Directive | Please copy the part of the Bellevue essay from "I mentioned earlier" to "or brownish tan." word for word.

Extract to read |

────────────────

I mentioned earlier this summer that this is the year of 20th high school reunions for Casey and me both. This weekend was mine, which entailed a bit more travel as we had to drive north to my home town of Bellevue, Washington.
I haven’t spent much time in Bellevue since my parents sold the house I grew up in 14+ years ago (and soon after moved here to Yamhill County). We visited the old house with the kids over this weekend, and it is still the yellow color (with a green door) that my parents painted it almost 30 years ago. To put that yellow paint job into context, every single other house on the large suburban hill where I grew up was (and remains today) some shade of brown, gray, tan, grayish blue, grayish tan, brownish gray, or brownish tan.
I was young at the time my parents painted our house, but I don’t remember them choosing that paint color out of any counter-cultural impulse (although I think our neighbors might have wondered). They genuinely liked the suburban neighborhood with its proliferation of neatly trimmed rhododendron shrubs and Japanese maples. They also liked yellow and the idea of a cheerful house.
But maybe that yellow house should have been a clue of some kind. Or, maybe living there set a course for me. Either way, in retrospect, visiting the old house and confirming how very unusual it was (and is) for its context felt like a larger symbol for my own experience growing up in a city that never felt like my home.
It was never a particularly strong dislike for the place in itself, but more a longing for something different. Even back in 1998, Bellevue was turning into a city in its own right (and let me tell you, this is even more true today!), and I knew from a very early age that cities just weren’t for me. And suburbs even less so. Cities felt over-stimulating. Suburbs felt under-stimulating. Neither contained enough of the rhythms of the natural world that I longed for without even really knowing what that meant. Again, I couldn’t have articulated this at the time, but I think I yearned for life that felt more authentic to me — whatever that meant. As early as 13, I remember knowing I would leave for a different kind of lifestyle somewhere else.

────────────────

Items from a data source |
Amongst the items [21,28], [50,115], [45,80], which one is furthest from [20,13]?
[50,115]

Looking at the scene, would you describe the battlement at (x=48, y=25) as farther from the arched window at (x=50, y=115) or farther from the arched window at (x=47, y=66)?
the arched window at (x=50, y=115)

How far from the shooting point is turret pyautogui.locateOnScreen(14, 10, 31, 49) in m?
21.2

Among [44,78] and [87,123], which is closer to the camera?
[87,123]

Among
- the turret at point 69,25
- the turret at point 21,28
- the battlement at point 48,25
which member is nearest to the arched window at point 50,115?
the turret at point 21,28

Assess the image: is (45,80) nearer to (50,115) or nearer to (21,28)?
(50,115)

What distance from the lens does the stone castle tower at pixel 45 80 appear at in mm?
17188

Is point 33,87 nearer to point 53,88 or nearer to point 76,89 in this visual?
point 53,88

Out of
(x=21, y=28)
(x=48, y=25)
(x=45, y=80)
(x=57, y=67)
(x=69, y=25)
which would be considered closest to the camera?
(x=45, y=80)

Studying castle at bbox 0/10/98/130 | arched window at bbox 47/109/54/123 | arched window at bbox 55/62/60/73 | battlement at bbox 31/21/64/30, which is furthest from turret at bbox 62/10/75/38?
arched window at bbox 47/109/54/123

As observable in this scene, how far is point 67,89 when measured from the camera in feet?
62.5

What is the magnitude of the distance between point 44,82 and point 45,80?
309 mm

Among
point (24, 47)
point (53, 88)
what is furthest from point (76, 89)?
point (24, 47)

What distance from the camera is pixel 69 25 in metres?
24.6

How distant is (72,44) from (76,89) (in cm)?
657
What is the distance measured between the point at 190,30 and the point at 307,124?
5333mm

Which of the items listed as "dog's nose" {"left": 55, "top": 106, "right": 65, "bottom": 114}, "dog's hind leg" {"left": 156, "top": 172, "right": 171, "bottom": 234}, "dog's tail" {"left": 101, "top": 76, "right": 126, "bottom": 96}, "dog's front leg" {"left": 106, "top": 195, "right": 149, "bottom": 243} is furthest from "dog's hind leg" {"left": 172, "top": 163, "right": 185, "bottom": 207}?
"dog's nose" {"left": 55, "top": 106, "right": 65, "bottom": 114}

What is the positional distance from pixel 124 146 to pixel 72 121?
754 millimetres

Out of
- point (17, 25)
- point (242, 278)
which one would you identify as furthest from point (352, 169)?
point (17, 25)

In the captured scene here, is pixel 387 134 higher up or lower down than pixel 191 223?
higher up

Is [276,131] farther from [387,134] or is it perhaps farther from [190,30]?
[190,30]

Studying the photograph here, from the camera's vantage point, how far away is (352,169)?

────────────────

Exercise answer |
I mentioned earlier this summer that this is the year of 20th high school reunions for Casey and me both. This weekend was mine, which entailed a bit more travel as we had to drive north to my home town of Bellevue, Washington.
I haven’t spent much time in Bellevue since my parents sold the house I grew up in 14+ years ago (and soon after moved here to Yamhill County). We visited the old house with the kids over this weekend, and it is still the yellow color (with a green door) that my parents painted it almost 30 years ago. To put that yellow paint job into context, every single other house on the large suburban hill where I grew up was (and remains today) some shade of brown, gray, tan, grayish blue, grayish tan, brownish gray, or brownish tan.